Saturday, May 18, 2024

Generic drugs effective even in diseases like cancer: PGI Director

The Postgraduate Institute of Medical Education and Research (PGIMER) here on Saturday reiterated its commitment to prescribe and promote generic drugs with its Director Vivek Lal saying studies have shown that they are effective in lethal diseases like cancer.

“Even in transplant and in preventing rejection of transplant, generic drugs are equally effective and that too at one fifth of the price of their counterparts in branded category,” Lal said.

“The yardstick is to procure the right generic medicines from the right chemist,” he said at a press conference organised to deliberate on the issue of efficacy and other misconceptions regarding generic drugs.

Deliberating about the efficacy of the generic drugs, Lal cited evidence from a published study, ‘Real world experience with generic pomalidomide in relapsed refractory multiple myeloma’.

In India, he said, only generic counterpart of the pomalidomide is available and not the original one, as it’s very expensive.

“So, the FDI is using only the generic counterpart. As per the study cited, there is a superior response to generic drugs as compared to the innovative drugs available in the US. The encouraging experience adds evidence to the efficacy of the generic drug even in such challenging patients such as multiple myeloma,” he said.

The PGIMER Director further quoted another published study, ‘Cost and complications are limitations in resource-constrained settings for equine anti-thymocyte globulin’, and said, “We are a leading public sector hospital in organ transplant and we celebrated 50 years of renal transplant on June 21. The most important part of transplantation is preparing a patient for transplant, otherwise the patient’s body rejects the kidney.
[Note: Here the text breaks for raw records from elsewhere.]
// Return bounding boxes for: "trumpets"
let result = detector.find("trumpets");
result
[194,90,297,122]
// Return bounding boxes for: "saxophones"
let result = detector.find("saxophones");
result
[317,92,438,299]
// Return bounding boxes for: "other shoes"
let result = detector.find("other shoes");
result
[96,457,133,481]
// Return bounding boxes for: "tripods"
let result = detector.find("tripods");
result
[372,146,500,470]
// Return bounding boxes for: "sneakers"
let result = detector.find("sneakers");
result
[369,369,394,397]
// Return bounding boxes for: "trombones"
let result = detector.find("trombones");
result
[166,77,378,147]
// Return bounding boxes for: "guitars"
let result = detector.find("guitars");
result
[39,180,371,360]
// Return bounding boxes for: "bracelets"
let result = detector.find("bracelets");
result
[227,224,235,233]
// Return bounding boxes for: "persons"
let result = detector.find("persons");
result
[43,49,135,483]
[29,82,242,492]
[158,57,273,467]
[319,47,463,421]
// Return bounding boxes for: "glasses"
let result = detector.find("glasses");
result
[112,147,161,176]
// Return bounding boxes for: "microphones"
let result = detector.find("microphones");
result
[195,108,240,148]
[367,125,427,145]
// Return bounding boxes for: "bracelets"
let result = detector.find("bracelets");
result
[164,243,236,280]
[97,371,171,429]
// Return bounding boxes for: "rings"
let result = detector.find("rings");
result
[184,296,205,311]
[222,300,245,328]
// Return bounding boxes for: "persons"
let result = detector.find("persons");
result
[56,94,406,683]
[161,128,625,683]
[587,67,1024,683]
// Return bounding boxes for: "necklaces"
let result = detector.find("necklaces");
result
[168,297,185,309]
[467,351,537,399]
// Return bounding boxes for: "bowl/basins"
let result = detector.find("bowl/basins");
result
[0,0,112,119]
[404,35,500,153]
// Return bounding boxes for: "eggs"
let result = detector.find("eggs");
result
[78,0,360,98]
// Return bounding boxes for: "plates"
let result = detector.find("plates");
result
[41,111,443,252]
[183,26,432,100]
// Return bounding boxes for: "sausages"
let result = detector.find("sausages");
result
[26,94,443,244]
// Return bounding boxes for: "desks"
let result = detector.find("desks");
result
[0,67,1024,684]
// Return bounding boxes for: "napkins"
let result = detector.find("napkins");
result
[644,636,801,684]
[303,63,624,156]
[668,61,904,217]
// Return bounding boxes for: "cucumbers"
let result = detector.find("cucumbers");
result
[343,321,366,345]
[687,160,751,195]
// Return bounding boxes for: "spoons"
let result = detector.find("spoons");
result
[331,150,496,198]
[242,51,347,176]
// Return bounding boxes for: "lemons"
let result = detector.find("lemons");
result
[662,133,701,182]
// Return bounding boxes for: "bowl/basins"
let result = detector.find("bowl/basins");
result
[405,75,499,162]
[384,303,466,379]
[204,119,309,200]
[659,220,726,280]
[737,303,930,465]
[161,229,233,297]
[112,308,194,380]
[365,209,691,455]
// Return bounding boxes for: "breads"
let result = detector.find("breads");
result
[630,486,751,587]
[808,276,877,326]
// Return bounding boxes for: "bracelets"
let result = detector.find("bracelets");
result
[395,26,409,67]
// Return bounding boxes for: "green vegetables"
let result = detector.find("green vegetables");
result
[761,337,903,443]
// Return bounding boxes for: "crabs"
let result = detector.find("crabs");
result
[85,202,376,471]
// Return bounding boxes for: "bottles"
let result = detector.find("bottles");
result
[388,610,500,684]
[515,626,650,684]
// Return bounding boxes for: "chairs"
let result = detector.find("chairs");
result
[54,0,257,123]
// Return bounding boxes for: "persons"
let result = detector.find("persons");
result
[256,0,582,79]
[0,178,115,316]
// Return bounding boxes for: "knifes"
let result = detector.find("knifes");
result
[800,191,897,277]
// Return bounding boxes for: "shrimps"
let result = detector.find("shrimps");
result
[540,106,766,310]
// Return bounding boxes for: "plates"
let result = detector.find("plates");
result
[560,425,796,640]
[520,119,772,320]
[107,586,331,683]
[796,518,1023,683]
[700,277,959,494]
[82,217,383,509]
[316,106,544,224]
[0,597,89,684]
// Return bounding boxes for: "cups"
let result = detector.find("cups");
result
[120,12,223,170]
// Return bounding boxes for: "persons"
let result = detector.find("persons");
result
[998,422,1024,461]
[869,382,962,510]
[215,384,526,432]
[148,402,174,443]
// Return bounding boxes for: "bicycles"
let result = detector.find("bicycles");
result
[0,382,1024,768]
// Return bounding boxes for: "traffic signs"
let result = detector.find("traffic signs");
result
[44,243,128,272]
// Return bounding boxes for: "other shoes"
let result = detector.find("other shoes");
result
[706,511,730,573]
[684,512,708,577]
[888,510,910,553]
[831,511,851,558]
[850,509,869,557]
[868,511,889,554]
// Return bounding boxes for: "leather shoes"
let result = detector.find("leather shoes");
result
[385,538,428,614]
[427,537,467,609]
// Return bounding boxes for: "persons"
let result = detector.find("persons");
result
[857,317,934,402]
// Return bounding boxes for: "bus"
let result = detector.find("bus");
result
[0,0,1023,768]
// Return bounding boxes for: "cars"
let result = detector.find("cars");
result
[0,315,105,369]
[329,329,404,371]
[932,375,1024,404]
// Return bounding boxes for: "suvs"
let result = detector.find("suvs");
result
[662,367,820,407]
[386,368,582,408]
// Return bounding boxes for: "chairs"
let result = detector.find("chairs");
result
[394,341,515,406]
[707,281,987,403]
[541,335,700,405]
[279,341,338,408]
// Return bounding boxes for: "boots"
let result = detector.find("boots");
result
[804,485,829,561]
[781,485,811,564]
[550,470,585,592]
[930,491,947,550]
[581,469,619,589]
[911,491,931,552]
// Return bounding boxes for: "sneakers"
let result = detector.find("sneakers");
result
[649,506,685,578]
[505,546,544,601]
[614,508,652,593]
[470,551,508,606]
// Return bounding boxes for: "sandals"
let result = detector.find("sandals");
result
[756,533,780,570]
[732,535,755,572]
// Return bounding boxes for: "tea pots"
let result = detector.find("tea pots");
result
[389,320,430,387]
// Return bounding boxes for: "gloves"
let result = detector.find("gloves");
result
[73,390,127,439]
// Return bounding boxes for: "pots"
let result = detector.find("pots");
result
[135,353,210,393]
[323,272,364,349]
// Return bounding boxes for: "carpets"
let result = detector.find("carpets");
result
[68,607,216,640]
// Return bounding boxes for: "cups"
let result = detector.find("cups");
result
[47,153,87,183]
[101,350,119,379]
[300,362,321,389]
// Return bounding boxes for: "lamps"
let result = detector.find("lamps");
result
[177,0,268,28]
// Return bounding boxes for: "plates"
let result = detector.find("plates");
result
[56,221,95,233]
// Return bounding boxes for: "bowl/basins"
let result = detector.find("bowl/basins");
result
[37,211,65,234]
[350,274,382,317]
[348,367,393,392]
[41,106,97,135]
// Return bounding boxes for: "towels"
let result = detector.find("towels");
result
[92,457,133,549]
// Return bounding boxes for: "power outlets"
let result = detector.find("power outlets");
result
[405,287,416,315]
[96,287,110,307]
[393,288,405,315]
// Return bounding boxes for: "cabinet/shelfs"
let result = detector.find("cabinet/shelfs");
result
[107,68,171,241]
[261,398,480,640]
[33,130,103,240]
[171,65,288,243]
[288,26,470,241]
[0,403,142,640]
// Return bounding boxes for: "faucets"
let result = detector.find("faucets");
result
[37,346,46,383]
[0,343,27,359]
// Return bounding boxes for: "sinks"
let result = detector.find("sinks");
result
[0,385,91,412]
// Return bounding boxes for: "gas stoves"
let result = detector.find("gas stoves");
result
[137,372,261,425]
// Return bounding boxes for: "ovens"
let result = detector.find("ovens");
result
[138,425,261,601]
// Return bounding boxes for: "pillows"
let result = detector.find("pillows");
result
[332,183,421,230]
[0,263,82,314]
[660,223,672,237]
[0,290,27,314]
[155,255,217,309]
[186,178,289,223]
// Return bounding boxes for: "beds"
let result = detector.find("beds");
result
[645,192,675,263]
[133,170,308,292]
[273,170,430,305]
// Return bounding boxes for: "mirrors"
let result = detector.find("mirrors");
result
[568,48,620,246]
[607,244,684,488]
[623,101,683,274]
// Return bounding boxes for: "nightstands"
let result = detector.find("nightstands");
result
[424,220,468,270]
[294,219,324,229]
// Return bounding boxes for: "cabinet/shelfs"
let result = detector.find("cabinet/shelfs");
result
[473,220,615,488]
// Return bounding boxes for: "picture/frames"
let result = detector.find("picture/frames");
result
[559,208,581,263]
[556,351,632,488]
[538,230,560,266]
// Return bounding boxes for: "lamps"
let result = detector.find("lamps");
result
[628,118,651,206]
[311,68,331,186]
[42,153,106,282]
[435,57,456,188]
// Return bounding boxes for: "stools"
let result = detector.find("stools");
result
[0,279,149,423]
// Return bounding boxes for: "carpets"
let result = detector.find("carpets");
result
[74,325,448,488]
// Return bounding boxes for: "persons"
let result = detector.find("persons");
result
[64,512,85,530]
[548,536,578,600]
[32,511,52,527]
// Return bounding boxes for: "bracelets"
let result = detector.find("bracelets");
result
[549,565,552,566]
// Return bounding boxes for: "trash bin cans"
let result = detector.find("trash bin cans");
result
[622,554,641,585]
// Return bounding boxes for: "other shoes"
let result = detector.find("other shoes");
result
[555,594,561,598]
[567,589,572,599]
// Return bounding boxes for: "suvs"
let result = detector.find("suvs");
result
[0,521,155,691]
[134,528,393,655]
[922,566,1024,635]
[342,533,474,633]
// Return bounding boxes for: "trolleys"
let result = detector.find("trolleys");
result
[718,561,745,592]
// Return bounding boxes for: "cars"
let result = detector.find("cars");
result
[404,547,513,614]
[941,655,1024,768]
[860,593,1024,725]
In that preparation, the most important drug to prepare a patient for transplant is a drug called antithymocyte globulin, ATG.

“This study published from the PGI has proven that not only is generic effective preparing a patient for transplant and preventing subsequent rejection, even half dose generic is as effective as the innovative drugs available across the globe.”

Dispelling the myth about quality control in the Jan Aushdhi Centres, Lal said, “Outside the US, India has the maximum number of FDA approved factories in the world. We at PGIMER take drugs from WHO approved plants and then every batch is checked by NABL labs at regular intervals. So, quality is ensured at the Jan Aushdhi Centres. It’s difficult to ensure the same quality when medicine is taken from any other pharmacy as ethics of the owner of the pharmacy also impact the quality.”

Highlighting further, he said the institute prefers to procure generic drugs and a testimony to the same is the fact that during 2022-23, the total drugs purchased by the PGIMER comprised 88 per cent of generic drugs and only 12 per cent of branded drugs.

“The total sales from seven Amrit Pharmacy Centres for the last three months (April 1 to June 23) amounted to Rs 44 crore, the highest in the country in any public sector hospital.

“The total sales from the two Jan Aushadhi Centres at the PGIMER, which stock only medicines and not surgical appliances as in Amrit Pharmacy, for the same period amounted to Rs 72 lakh,” Lal said.